> Written request: Write out, word for word, every line from the one containing "Looking at each of" through the last line of the records below, both ends included.

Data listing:
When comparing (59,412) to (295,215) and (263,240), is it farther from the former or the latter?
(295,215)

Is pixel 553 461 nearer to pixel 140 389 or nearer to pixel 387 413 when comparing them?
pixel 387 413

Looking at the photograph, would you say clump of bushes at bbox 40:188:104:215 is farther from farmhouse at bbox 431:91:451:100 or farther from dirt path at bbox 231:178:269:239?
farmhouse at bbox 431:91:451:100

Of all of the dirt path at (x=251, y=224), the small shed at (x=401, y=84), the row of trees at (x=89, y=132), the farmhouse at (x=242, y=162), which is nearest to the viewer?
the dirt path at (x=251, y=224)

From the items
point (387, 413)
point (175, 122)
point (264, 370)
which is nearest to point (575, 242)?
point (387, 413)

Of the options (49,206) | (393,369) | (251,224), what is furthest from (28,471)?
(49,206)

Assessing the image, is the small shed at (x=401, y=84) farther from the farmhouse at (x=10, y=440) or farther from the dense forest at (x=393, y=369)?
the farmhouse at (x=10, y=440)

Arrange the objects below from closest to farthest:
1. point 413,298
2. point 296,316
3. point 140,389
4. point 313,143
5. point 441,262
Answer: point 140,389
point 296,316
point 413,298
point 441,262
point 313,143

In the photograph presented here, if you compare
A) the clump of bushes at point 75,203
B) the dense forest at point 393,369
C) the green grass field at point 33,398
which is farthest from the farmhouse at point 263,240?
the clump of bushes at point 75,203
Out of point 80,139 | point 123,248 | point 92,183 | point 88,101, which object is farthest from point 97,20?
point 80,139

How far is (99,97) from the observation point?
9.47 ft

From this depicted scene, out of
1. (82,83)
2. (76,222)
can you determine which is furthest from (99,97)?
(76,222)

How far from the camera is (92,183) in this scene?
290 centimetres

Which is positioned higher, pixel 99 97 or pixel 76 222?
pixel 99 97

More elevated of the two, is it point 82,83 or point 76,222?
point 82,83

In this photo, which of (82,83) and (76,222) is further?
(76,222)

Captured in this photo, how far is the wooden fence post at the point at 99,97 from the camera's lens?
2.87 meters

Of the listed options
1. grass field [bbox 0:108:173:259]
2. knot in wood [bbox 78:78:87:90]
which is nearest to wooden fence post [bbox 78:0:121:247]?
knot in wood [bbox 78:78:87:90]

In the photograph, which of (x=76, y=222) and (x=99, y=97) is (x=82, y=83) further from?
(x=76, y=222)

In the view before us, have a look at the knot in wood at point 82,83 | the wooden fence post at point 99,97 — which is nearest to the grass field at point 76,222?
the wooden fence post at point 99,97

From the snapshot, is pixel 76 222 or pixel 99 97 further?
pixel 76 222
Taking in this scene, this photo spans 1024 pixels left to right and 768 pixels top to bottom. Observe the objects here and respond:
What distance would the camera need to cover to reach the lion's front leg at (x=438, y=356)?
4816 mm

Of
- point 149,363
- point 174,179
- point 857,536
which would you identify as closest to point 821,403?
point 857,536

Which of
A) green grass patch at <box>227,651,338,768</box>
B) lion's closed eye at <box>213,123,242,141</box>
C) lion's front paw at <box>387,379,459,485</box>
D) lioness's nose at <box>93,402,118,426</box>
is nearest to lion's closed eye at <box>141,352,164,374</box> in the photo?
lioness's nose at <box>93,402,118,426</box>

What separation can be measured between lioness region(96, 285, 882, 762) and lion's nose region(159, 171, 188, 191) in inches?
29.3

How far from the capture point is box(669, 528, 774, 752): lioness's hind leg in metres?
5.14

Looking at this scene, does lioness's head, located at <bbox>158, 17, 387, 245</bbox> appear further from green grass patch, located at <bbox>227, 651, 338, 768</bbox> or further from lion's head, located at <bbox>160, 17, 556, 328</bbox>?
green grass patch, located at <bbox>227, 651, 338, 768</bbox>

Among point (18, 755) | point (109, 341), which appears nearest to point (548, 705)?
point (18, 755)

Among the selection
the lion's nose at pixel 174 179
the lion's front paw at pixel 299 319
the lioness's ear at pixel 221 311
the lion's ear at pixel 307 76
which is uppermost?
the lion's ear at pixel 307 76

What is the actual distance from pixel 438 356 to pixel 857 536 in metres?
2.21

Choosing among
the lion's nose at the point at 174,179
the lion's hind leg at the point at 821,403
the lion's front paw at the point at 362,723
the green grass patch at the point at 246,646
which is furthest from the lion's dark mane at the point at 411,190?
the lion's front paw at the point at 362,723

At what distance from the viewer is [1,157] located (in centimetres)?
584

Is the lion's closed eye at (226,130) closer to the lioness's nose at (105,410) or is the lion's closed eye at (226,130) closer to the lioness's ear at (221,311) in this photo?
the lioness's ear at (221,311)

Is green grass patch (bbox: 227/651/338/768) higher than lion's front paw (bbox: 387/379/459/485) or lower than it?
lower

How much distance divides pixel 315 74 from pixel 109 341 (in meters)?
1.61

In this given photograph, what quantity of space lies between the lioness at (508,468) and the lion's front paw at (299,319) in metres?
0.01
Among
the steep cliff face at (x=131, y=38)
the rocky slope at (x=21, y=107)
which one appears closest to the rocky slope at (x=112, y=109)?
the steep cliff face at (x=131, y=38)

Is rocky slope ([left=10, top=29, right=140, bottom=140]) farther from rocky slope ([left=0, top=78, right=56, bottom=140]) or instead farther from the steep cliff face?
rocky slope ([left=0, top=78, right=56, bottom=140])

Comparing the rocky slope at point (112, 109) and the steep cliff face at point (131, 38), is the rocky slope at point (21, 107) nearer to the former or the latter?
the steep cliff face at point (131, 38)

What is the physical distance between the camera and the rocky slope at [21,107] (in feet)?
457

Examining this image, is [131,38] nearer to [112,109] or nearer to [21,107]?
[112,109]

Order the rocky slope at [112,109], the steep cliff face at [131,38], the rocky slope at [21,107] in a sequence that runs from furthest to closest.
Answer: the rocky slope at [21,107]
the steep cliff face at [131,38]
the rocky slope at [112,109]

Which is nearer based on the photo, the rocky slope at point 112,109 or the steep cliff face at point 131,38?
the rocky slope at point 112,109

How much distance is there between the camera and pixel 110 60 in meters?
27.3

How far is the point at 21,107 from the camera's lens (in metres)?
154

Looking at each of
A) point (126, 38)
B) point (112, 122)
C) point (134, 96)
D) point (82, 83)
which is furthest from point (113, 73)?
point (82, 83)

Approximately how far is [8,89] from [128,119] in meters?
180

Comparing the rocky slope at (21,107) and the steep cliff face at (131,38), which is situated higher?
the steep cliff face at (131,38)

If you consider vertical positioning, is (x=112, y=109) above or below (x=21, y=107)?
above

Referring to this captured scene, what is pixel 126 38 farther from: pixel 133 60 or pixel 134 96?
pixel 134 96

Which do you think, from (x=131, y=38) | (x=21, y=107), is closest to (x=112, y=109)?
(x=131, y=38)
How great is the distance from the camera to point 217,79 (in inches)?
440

> Full solution:
Looking at each of
A) point (126, 38)
B) point (112, 122)
C) point (134, 96)
D) point (82, 83)
which is furthest from point (113, 73)?
point (82, 83)

Approximately how far is [8,89] from [128,119] in meters?
180

Comparing the rocky slope at (21,107) and the steep cliff face at (131,38), which is situated higher?
the steep cliff face at (131,38)

If you consider vertical positioning, is (x=112, y=109) above or below (x=21, y=107)?
above

Referring to this captured scene, what is pixel 126 38 farther from: pixel 133 60 or pixel 134 96?
pixel 134 96

Which do you think, from (x=131, y=38) | (x=21, y=107), is closest to (x=112, y=109)?
(x=131, y=38)
How great is the distance from the camera to point 217,79 (in inches)?
440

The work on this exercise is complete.